Zerai has used historical incidents as themes for his cash-hunting events inside the Italian consulate, where people climbed over rails to find hidden money. And, once, to get the treaure hunters to focus their thoughs on Africa, he buried money under the banks of a small pond across Frankfurt's landmark trade fair tower. Money hunters braved subfreezing temperatures to dive into the pond and win 50 euros - signifying the hundreds of war-weary travelers who cross the Mediterranean on flimsy boats to reach safer shores.

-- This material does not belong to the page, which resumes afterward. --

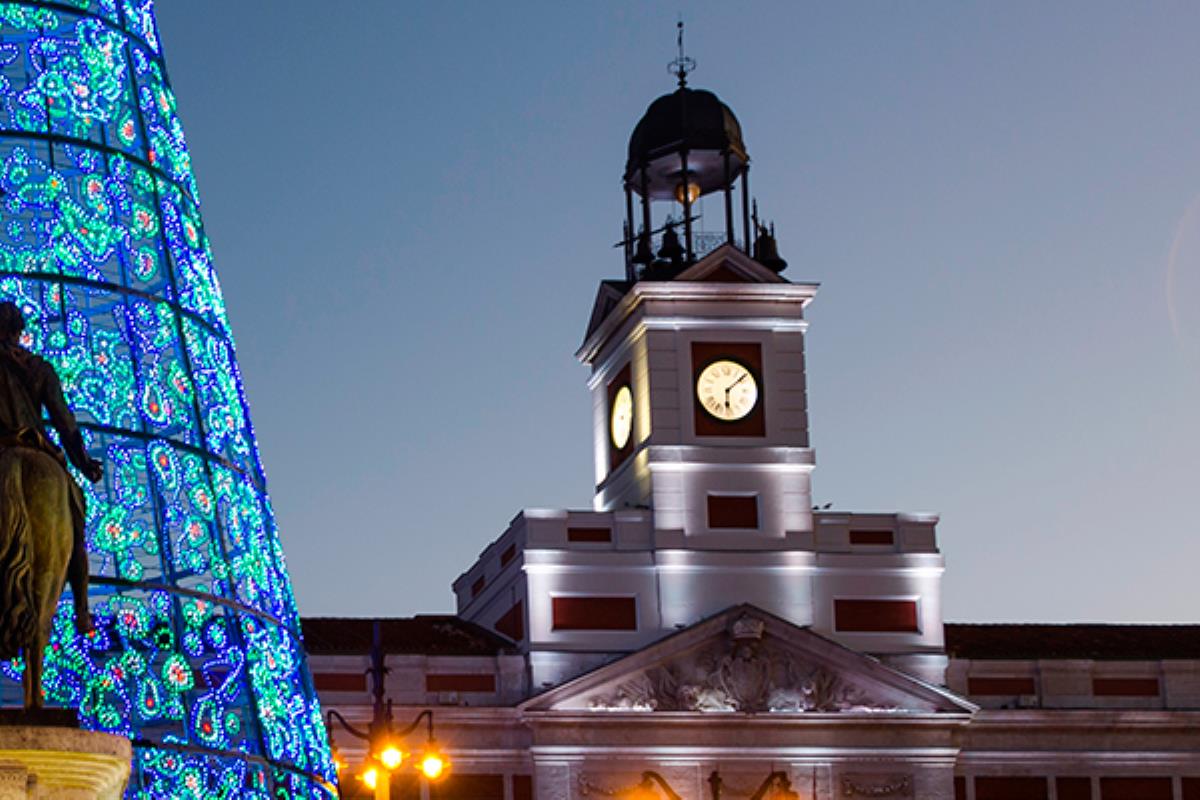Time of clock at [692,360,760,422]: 6:08
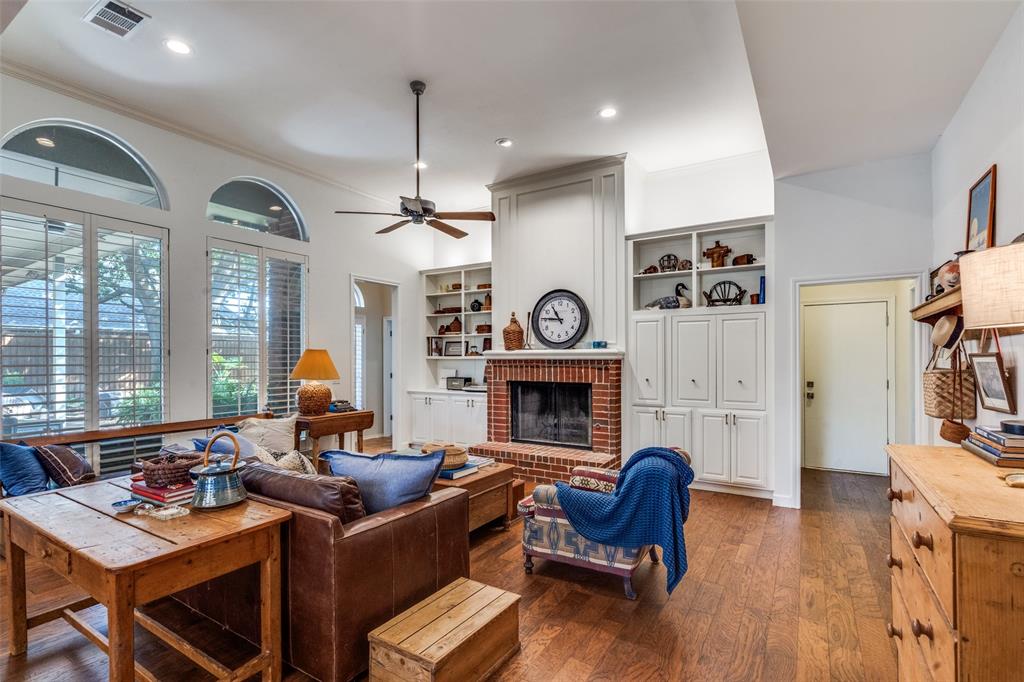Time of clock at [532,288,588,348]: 10:45
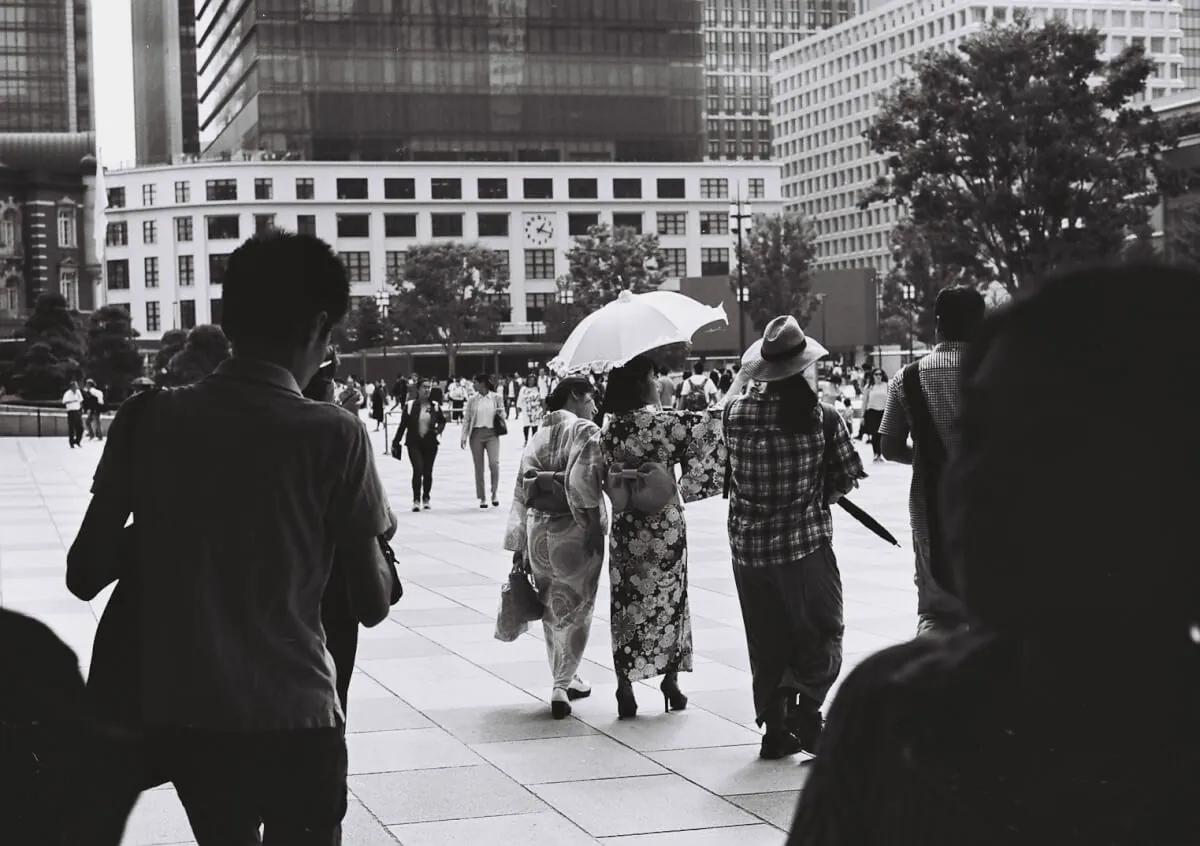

At the end of 2014 - a year in which the government approved more than 200,000 applications for asylum - the PEGIDA movement broke out in Dresden, in the former East, protesting the perceived "Islamization" of Germany and Europe. PEGIDA's stated motivation and the country's accepting such a large number of applications for asylum have contributed to the ongoing debate over the cultural and financial impacts of mass immigration.

'Refugee' is relative

Zerai wants the German community to acknowledge the odyssey that migrants make in their quest to find a safer place - "from Eritrea to Sudan to Libya and then over the Mediterranean to Italy and then to Switzerland or Germany or even Norway," as he puts it.

"These people have earned respect and they should be held in high esteem," says Zerai, who came to Germany 15 years ago. "I try to not identify with the word refugee," he says, describing how his Eritrean family managed to pay for a flight to Germany. "If I am a refugee," he says, "then what would you call people who pay a heavy price and undertake a long journey to come here?"

Zerai Kiros is planning a new cafe to promote intercultural understandingImage: DW/M. Gopalakrishnan

For Zerai, a refugee must, at some point in time, do away with the label. Some of his proteges have even contributed money to the Hidden Cash program. "It was Petros' way of saying thanks," Zerai says, citing the example of a fellow Eritrean.

The activist is busy trying to help Eritreans who live in Frankfurt make their integration into German society easier. His latest project is called Ubuntu cafe, a "hip and stylish" place for people to meet and get to know each other - without any prejudices and without worrying where they come from.